#### Exercise inputs:
* Begin *

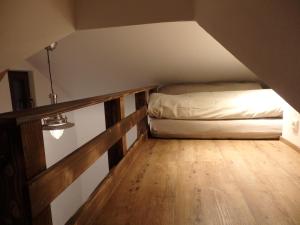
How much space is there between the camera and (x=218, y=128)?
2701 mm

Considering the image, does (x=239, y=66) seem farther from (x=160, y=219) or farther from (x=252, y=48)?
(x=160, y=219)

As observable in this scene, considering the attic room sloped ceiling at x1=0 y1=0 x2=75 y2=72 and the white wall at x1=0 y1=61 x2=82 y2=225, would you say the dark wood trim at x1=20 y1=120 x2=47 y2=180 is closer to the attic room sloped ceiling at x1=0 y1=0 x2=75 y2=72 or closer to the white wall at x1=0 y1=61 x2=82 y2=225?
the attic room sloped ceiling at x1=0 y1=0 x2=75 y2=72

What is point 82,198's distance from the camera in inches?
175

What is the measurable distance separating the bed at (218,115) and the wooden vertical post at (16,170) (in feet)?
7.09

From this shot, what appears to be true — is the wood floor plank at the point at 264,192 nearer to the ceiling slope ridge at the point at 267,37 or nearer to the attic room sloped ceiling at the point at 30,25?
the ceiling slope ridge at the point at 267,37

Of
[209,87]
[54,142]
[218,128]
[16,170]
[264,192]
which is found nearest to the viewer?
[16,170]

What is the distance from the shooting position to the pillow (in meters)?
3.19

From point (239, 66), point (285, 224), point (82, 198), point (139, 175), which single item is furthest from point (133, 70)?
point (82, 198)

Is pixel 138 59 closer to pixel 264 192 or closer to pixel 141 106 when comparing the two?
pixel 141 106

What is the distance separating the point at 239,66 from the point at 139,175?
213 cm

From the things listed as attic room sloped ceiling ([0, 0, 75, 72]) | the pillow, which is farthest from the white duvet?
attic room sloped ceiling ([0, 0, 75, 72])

* End *
* Begin *

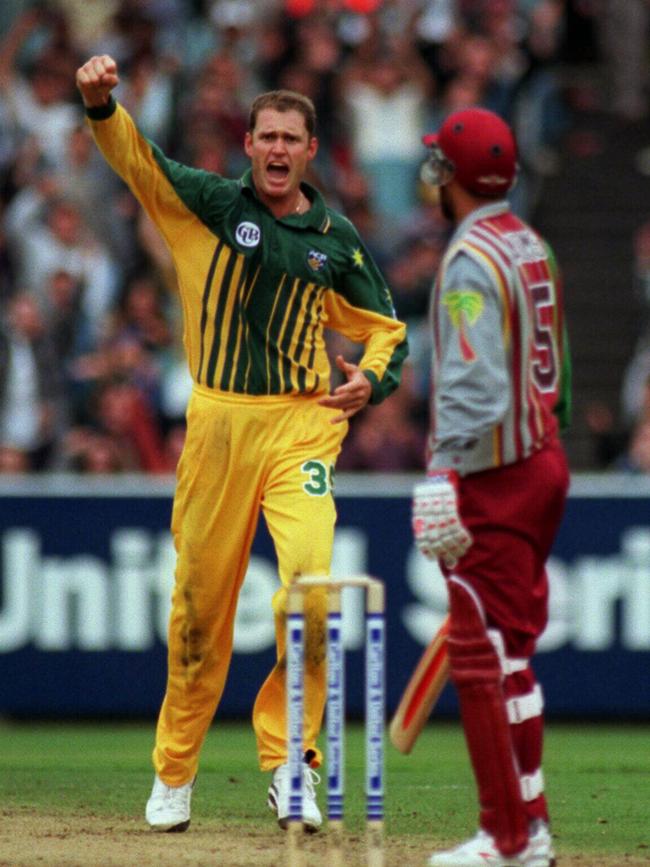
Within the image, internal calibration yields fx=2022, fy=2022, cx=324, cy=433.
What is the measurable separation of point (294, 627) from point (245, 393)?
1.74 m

* End *

#### Directive:
Determine how many lines of the data above contain the word "camera", and give only that number.

#### The response:
2